_Instructions to follow_. Where in the records does the word "hermaphroditus" occur? Copy each line in which it does.

_Records to process_.

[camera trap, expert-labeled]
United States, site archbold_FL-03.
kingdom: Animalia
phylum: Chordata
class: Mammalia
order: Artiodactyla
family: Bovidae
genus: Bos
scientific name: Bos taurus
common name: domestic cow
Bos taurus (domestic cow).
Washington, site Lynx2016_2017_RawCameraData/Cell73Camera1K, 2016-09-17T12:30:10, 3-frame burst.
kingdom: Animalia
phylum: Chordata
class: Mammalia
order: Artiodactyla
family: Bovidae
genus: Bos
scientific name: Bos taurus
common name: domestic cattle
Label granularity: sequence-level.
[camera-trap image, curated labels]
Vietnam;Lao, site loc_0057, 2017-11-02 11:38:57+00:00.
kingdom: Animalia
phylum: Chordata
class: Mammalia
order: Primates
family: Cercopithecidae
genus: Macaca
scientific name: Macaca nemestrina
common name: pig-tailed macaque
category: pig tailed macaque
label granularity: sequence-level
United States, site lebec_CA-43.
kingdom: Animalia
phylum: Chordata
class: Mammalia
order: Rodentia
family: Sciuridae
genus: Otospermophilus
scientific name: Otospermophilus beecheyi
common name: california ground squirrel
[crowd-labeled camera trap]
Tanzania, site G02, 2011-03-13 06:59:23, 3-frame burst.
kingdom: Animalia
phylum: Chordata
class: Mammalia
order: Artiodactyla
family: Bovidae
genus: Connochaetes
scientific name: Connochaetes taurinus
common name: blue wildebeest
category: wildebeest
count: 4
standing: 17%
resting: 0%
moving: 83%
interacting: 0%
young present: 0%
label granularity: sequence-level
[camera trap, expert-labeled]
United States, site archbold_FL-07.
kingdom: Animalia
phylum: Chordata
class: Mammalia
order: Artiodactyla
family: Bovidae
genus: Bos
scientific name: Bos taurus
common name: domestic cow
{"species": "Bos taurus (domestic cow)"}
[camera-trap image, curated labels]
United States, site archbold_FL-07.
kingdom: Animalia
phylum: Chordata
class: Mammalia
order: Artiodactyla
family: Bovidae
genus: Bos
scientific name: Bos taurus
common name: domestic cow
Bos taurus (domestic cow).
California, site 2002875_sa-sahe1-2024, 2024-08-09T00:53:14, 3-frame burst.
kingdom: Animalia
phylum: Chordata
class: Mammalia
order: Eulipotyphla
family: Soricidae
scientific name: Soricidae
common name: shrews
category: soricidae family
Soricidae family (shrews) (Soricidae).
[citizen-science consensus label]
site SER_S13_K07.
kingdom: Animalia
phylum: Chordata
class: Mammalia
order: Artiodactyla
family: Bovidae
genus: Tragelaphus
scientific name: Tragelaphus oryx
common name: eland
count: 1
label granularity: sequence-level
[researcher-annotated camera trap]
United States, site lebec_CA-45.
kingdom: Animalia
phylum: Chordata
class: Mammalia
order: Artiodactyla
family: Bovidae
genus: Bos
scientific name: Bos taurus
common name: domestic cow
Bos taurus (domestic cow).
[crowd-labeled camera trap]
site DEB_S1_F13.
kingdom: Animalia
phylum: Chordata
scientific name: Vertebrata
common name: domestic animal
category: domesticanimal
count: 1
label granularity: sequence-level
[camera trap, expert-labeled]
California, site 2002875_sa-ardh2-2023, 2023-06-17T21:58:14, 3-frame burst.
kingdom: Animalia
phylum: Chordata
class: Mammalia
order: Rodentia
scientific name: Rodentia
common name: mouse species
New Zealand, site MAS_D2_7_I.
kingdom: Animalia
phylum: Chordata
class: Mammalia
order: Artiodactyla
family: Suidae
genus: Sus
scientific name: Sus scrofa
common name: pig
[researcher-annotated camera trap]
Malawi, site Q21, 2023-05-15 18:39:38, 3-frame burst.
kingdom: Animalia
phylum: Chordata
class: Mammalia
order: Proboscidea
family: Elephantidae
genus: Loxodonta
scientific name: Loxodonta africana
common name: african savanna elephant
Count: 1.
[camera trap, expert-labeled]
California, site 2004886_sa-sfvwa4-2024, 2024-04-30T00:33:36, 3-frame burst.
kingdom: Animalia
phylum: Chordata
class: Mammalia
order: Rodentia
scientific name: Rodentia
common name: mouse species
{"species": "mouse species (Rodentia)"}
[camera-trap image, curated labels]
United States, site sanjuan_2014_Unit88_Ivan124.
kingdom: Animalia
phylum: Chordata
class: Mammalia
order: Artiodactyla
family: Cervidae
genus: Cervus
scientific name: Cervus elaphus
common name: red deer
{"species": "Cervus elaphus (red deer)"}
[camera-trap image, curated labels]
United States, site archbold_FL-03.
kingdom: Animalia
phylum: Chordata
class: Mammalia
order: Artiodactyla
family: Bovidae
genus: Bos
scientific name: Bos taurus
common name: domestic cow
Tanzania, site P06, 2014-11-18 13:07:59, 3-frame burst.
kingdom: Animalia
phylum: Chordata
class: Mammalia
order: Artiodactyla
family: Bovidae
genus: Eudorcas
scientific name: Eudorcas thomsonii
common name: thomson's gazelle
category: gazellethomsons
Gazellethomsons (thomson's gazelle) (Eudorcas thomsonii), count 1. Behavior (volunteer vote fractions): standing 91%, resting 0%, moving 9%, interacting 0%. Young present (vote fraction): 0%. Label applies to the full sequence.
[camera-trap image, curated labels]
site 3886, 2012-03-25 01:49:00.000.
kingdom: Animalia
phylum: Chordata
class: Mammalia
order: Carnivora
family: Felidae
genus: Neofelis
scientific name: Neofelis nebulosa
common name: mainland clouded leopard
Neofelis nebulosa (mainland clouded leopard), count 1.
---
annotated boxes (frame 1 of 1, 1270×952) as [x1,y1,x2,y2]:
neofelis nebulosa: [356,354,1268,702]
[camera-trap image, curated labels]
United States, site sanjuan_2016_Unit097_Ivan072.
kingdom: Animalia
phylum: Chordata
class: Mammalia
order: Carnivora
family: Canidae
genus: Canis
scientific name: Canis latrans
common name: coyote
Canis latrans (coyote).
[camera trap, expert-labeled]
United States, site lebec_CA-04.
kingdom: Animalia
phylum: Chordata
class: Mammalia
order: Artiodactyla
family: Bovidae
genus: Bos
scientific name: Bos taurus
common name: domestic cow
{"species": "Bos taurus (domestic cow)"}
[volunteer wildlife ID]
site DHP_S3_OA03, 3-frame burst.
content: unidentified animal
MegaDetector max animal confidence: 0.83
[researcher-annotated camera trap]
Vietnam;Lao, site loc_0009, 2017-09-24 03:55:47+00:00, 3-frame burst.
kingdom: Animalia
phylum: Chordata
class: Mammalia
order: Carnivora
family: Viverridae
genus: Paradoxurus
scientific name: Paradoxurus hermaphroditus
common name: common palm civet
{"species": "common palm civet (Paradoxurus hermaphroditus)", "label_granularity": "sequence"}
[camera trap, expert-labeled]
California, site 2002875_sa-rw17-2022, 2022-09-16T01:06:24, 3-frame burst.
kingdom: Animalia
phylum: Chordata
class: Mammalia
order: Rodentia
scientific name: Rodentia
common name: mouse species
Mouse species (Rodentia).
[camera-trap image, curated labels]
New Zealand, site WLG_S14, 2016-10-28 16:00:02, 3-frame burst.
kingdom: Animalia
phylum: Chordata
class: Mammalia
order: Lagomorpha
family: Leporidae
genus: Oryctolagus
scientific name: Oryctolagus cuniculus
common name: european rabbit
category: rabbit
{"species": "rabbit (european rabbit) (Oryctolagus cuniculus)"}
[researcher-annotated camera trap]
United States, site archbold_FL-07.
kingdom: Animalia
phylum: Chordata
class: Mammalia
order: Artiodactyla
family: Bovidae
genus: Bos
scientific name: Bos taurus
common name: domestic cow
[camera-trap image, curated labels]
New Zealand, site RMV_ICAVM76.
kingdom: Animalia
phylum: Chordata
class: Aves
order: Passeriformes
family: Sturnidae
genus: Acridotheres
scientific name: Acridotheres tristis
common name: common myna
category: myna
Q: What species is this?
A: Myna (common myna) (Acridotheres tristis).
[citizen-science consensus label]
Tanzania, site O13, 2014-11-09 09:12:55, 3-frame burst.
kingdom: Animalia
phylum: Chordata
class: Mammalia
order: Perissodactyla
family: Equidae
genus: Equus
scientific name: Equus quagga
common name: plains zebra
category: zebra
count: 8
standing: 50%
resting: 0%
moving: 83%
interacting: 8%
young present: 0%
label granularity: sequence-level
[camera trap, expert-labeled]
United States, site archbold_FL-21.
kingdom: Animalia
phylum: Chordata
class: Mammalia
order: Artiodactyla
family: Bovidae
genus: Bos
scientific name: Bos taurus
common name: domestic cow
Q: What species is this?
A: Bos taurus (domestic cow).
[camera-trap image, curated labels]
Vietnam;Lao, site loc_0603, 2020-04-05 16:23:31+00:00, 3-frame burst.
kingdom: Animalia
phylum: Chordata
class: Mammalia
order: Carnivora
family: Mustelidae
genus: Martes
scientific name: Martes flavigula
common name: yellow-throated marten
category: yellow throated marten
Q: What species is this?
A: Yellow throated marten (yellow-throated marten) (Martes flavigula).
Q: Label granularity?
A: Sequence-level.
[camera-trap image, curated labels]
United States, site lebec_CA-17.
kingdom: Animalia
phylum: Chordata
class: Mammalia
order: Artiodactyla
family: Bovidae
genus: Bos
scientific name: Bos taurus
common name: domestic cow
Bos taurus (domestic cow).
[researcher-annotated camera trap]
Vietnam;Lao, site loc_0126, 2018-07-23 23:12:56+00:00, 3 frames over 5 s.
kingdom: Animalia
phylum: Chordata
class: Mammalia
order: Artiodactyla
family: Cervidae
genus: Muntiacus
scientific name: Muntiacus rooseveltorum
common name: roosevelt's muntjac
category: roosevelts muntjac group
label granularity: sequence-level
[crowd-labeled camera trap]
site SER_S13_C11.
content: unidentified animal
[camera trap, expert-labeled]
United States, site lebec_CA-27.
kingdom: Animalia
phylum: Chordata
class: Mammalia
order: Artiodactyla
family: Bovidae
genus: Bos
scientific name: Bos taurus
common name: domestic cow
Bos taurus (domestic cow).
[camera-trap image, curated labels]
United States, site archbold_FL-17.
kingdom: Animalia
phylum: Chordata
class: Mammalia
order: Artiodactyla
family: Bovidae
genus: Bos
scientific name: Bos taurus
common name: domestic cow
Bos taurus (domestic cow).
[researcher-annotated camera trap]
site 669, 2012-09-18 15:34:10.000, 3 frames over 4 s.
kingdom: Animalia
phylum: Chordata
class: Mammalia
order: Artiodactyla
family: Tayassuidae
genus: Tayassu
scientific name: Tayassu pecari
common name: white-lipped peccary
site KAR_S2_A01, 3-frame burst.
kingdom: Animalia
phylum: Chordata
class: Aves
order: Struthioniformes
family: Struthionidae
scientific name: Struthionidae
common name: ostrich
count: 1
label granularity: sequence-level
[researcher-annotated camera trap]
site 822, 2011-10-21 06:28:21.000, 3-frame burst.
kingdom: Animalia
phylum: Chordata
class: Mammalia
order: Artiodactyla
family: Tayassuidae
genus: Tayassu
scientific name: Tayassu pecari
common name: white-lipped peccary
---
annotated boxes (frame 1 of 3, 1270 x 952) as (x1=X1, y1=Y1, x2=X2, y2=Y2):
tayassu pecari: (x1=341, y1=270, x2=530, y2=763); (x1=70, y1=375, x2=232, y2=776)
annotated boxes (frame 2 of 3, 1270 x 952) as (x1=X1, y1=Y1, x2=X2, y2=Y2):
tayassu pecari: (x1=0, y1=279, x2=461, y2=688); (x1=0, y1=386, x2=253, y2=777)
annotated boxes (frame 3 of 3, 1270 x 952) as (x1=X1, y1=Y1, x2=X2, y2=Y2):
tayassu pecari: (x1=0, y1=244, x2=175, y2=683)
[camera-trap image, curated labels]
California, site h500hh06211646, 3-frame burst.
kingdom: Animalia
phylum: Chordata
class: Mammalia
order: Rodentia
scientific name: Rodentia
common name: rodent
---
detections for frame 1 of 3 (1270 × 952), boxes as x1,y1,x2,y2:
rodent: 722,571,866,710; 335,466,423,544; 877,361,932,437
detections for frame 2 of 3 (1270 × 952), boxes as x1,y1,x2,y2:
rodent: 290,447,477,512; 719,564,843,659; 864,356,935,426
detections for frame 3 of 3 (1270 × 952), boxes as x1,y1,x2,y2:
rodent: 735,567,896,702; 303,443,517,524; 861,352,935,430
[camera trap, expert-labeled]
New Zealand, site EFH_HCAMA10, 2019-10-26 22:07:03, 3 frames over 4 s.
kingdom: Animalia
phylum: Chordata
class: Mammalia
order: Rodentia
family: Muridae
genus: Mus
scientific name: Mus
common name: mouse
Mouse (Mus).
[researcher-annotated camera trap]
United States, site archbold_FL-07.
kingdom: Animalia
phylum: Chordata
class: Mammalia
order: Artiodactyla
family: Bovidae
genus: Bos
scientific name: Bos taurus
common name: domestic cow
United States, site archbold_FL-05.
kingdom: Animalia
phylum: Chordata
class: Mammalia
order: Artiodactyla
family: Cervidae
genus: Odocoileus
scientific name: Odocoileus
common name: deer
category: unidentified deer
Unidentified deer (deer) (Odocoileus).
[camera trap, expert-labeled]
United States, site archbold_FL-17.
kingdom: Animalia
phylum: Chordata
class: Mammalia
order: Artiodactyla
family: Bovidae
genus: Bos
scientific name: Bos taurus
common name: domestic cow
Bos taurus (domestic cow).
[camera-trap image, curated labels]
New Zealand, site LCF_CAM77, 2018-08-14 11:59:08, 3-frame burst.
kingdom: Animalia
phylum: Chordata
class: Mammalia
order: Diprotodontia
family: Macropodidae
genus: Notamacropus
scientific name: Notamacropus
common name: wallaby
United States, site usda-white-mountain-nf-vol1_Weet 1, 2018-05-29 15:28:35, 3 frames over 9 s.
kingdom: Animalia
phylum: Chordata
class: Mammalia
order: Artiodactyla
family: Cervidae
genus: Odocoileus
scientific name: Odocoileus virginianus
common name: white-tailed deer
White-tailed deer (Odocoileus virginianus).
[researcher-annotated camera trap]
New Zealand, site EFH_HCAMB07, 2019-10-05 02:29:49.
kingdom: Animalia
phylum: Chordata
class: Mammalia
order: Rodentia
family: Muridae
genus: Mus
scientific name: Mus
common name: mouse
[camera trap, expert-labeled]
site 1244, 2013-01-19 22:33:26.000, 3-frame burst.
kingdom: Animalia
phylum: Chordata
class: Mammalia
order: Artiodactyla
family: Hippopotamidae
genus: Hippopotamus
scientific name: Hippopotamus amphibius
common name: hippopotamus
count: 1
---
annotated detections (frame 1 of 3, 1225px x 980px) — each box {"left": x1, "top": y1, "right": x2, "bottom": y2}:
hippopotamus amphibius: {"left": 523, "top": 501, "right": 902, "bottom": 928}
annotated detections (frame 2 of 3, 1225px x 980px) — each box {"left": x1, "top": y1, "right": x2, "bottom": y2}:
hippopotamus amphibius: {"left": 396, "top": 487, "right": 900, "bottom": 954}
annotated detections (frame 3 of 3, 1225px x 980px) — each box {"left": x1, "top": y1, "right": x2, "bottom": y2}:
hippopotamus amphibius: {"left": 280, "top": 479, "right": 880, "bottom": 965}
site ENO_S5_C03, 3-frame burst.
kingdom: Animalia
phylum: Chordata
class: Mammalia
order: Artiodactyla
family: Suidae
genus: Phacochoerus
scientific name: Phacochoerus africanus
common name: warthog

_Written reply_.
scientific name: Paradoxurus hermaphroditus
{"species": "common palm civet (Paradoxurus hermaphroditus)", "label_granularity": "sequence"}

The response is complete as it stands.